Institute of Orthopedics, Fourth Medical Center of the General Hospital of CPLA, 100048, Beijing, PR China.
Beijing Engineering Research Center of Orthopaedic Implants, 100048, Beijing, PR China.
J Mater Sci Mater Med. 2022 Jul 15;33(7):58. doi: 10.1007/s10856-022-06678-z.
We mainly proceed from the view of biological effect to study the acellular bovine bone matrix (ABBM) by the low concentration of hydrogen oxidation. After cleaning the bovine bone routinely, it was cleaned with different concentrations of NaOH and stained with hematoxylin-eosin (HE) to observe the effect of decellulization. The effect of bovine bone matrix treated with NaOH were observed by optical microscopy and scanning electron microscopy (SEM), and compared by DNA residue detection. Cell toxicity was also evaluated in MC3T3-E1 cells by CCK-8. For the in vitro osteogenesis detection, alkaline phosphatase (ALP) staining and alizarin red (AR) staining were performed in MC3T3-E1 cells. And the in vivo experiment, Micro CT, HE and Masson staining were used to observe whether the osteogenic effect of the materials treated with 1% NaOH solution was affected at 6 and 12 weeks. After the bovine bone was decellularized with different concentrations of NaOH solution, HE staining showed that ultrasonic cleaning with 1% NaOH solution for 30 min had the best effect of decellularization. The SEM showed that ABBM treated with 1% NaOH solution had few residual cells on the surface of the three-dimensional porous compared to ABBM treated with conventional chemical reagents. DNA residues and cytotoxicity of ABBM treated with 1% NaOH were both reduced. The results of ALP staining and AR staining showed that ABBM treated with 1% NaOH solution had no effect on the osteogenesis effect. The results of micro-CT, HE staining and Masson staining in animal experiments also showed that ABBM treated with 1% NaOH solution had no effect on the osteogenesis ability. The decellularization treatment of ABBM with the low concentration of NaOH can be more cost-effective, effectively remove the residual cellular components, without affecting the osteogenic ability. Our work may provide a novelty thought and a modified method to applicate the acellular bovine bone matrix clinically better. Graphical abstract.

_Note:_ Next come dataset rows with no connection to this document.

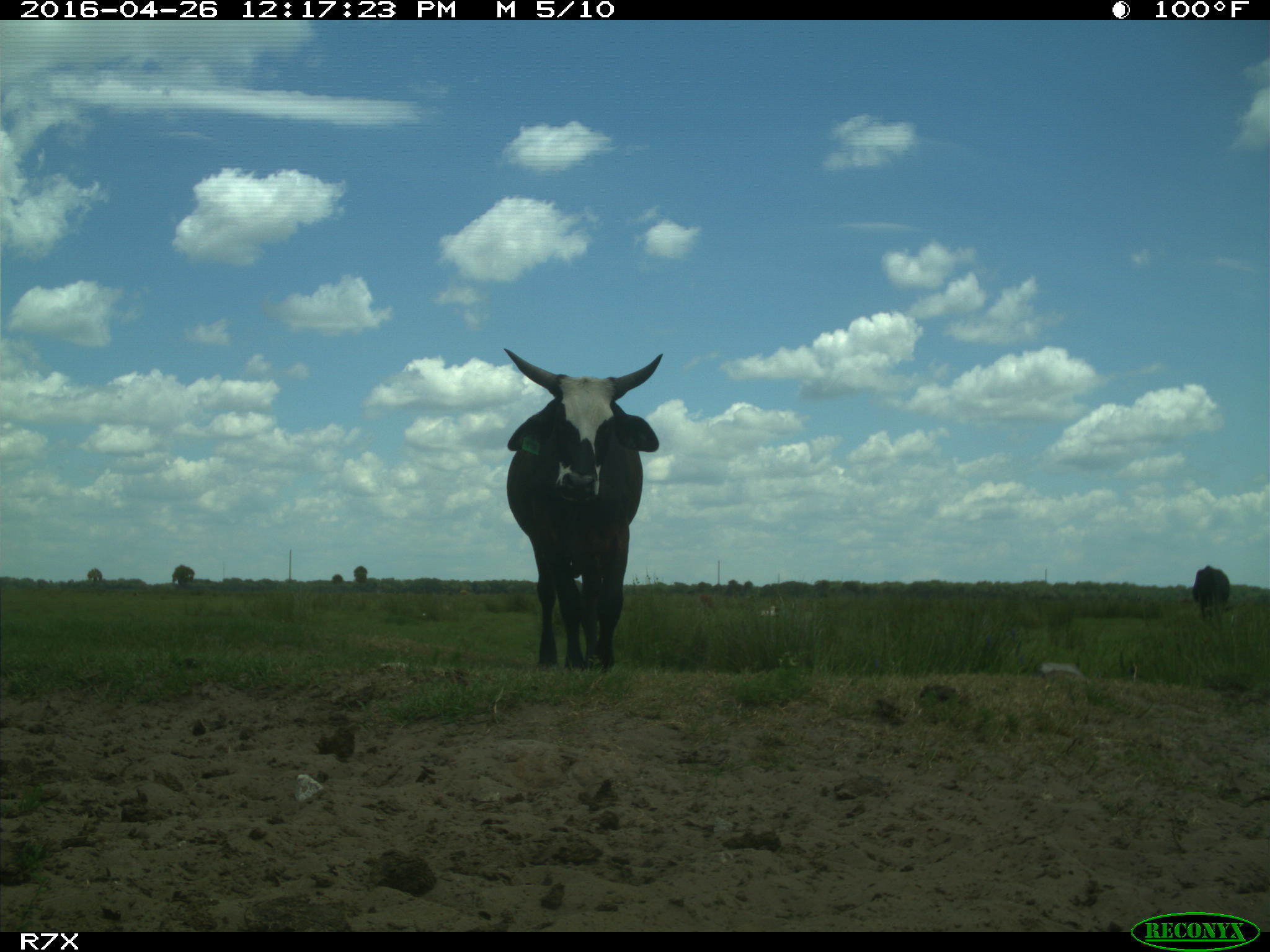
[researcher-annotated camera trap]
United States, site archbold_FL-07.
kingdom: Animalia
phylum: Chordata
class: Mammalia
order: Artiodactyla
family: Bovidae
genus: Bos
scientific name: Bos taurus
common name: domestic cow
Bos taurus (domestic cow).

我们主要从生物效应的角度出发,通过低浓度氧化氢来研究脱细胞牛骨基质(ABBM)。常规清洗牛骨后,用不同浓度的 NaOH 清洗并进行苏木精-伊红(HE)染色,以观察脱细胞效果。用光镜和扫描电子显微镜(SEM)观察经 NaOH 处理的牛骨基质的效果,并通过 DNA 残留检测进行比较。通过 CCK-8 法在 MC3T3-E1 细胞中评估细胞毒性。为了进行体外成骨检测,在 MC3T3-E1 细胞中进行碱性磷酸酶(ALP)染色和茜素红(AR)染色。在体内实验中,使用 Micro CT、HE 和 Masson 染色观察经 1%NaOH 溶液处理的材料在 6 和 12 周时的成骨效果是否受到影响。用不同浓度的 NaOH 溶液脱细胞化牛骨后,HE 染色显示,用 1%NaOH 溶液超声清洗 30min 具有最佳的脱细胞效果。SEM 显示,与用常规化学试剂处理的 ABBM 相比,用 1%NaOH 溶液处理的 ABBM 表面三维多孔结构上残留的细胞较少。用 1%NaOH 溶液处理的 ABBM 的 DNA 残留和细胞毒性均降低。ALP 染色和 AR 染色结果表明,用 1%NaOH 溶液处理的 ABBM 对成骨效果没有影响。动物实验的 Micro CT、HE 染色和 Masson 染色结果也表明,用 1%NaOH 溶液处理的 ABBM 对成骨能力没有影响。用低浓度 NaOH 对 ABBM 进行脱细胞化处理可以更具成本效益,有效去除残留的细胞成分,而不影响成骨能力。我们的工作可能为临床更好地应用脱细胞牛骨基质提供了新的思路和改进方法。